I reply, “Think about a circle. Imagine that the reference point is at the center. The measured radius is the same in all direction. That means that the mean radius is the same as any of the measured radii. The perimeter can be computed knowing the radius. Just multiply by 2 pi.”

“Think about stretching or squishing a circle and you get an ellipse. The ellipse is tricky in that the formulas for the mean length and the perimeter involve nasty math. But what you find out is that the mean radius measured from the center of the ellipse multiplied by 2 pi is the perimeter of the ellipse.”

That sure sounds encouraging doesn’t it? The only problem is that this is not true for any other point in the ellipse. It’s not true for any other point in the circle.

“So you’re saying that the perimeter can’t be figure out from the nucleator?”

“That’s the trouble with math. It tells you what works and what doesn’t work.”

Estimating perimeter with the nucleator

November 17, 2009
Gear in metal lid along with notes on a napkin

Gear inside a metal lid

A while back I was asked why the nucleator does not estimate perimeter. My answer at the time was off the cuff – the math doesn’t work out. I knew that this was correct, but had not really looked into the matter.
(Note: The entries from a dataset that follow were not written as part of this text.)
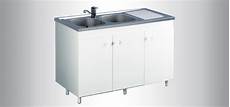 le sous meuble cuisine meuble de cuisine sous 233 vier azur aquarine le sous meuble cuisine meuble de cuisine sous 233 vier azur aquarine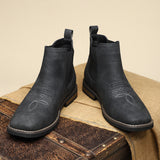 Varel | Scarpe in pelle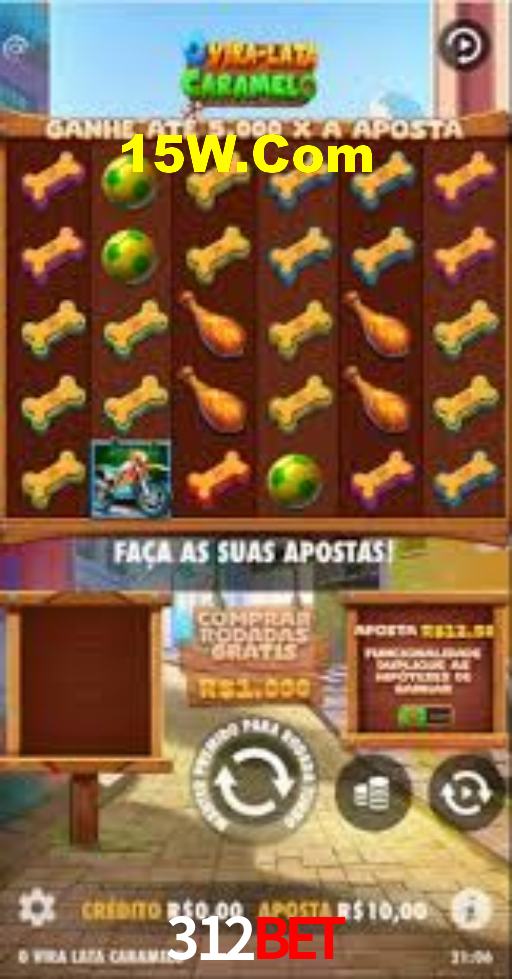 312bet,312bet.com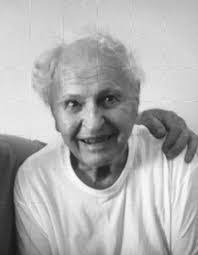 Joseph Klug's Instagram, Twitter & Facebook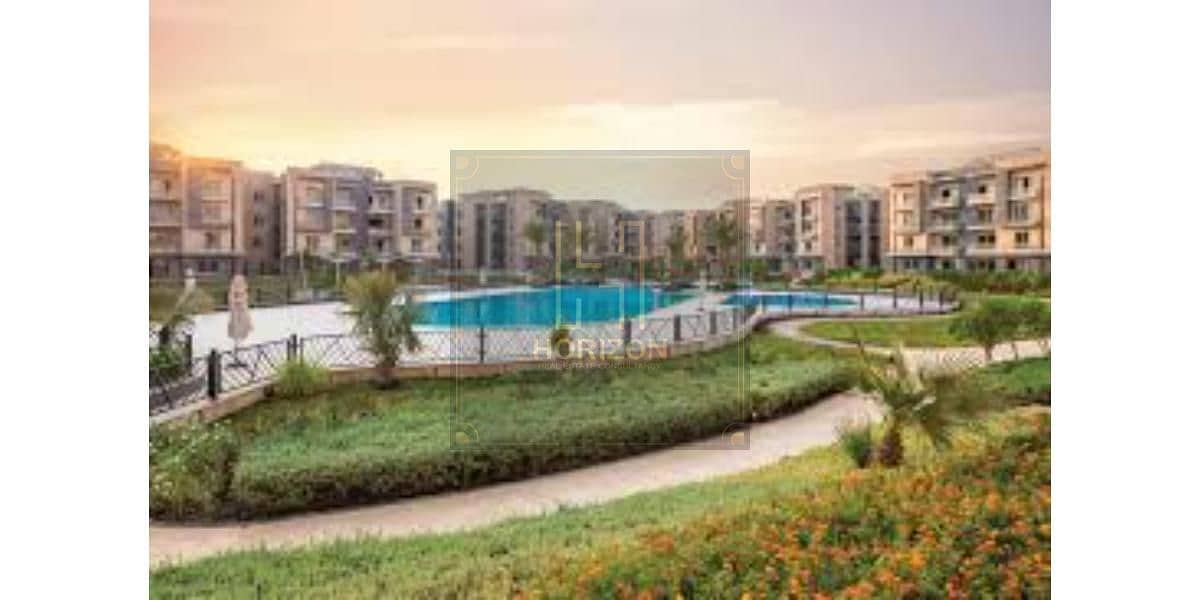 6 images (26). jfif. jpg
The person asked me again if it were possible to use the nucleator to estimate perimeter. I needed a quick demonstration that it was simply not possible to use the nucleator probe for that purpose.
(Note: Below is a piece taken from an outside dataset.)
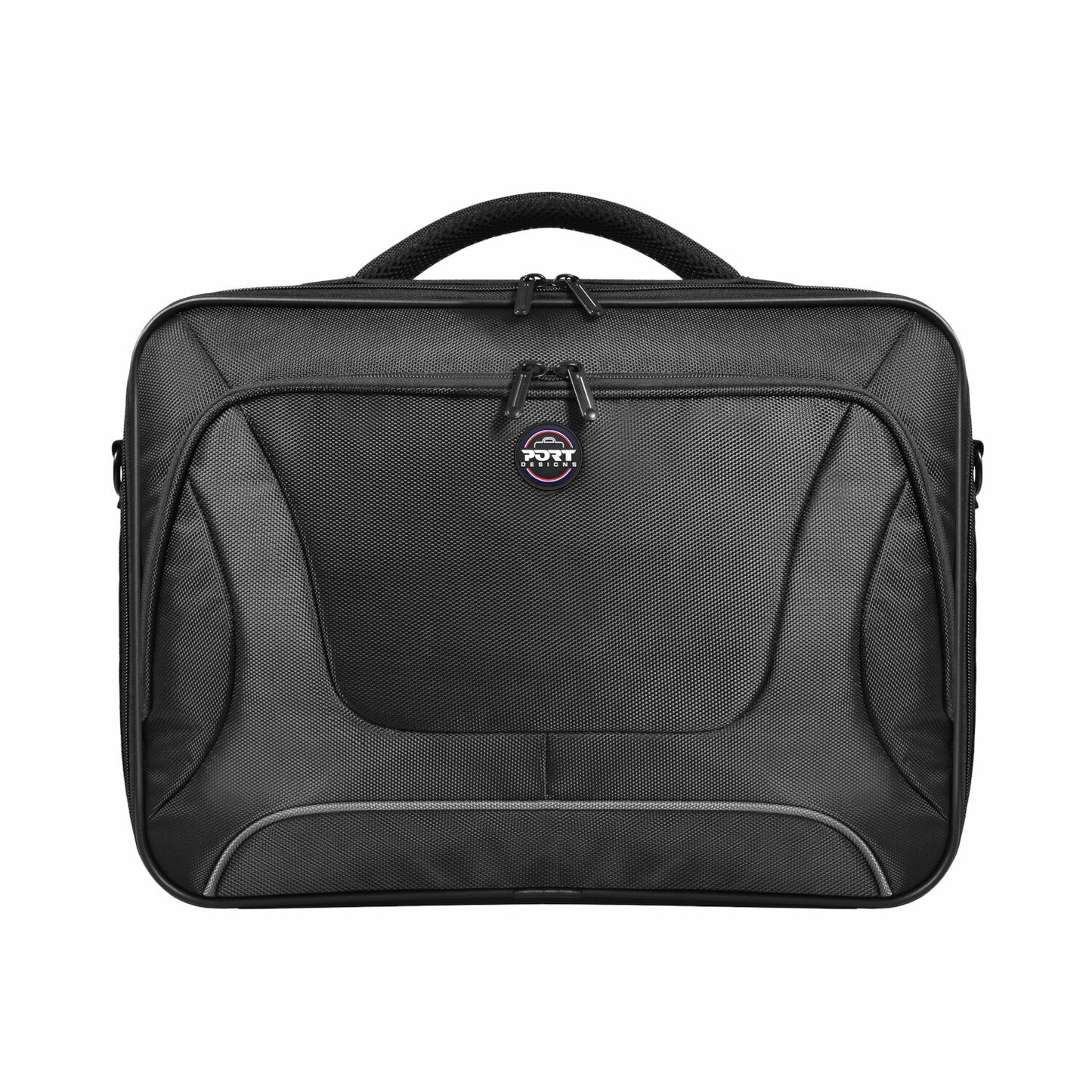 Port Designs Courchevel 15.6 inch Clamshell Case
I drew a circle on a piece of paper.

“See this circle”, I said. “The circle is interesting because it has the least perimeter for the area that is enclosed. A circle is easy to draw, because all you have to do is use a compass or string to keep the radius fixed and swing around a point to draw the circle.”

I saw a glimmer of understanding, a glimmer of what I was about to do.

“Think of a gear,” I began. “Let me draw a gear inside of the circle. It is pretty clear that the radius of the gear is always smaller than the radius of the circle. Despite it being smaller it should be clear that I can make the perimeter of the gear as long as I want by getting as jaggy as I want.”

“That’s really obvious”, was the response.

In a few strokes of a pen I was able to demonstrate that the radius of the object was not related to the perimeter.

“OK?”, was the next thing I heard.

Sure it was true that the radius did not seem to be related to the perimeter if the measurements were taken from the center of the figure, but I could see what was coming next.

“You measured the radius from the center, didn’t you?”

“That’s right”, I said.

“But isn’t the nucleator unbiased on average?”

Here was the problem: why is it claimed that the nucleator is unbiased?

“There are two types of sterological probes. Most people are familiar with the probes like the counting frame or points. The other type of probe is part of local stereology. Local does not mean for small things. It means that the probe is based on the use of reference points. In the case of the nucleator the reference point is the nucleolus. The nucleator must be unbiased for the estimates made at every possible point, not the estimates made across all points.”

“To be unbiased the nucleator has to be unbiased at the center, and at every other point that is chosen. So if the nucleator is not unbiased at the center, then it is not unbiased.”

I almost missed that important qualifier.

“I meant to say unbiased in estimating perimeter.”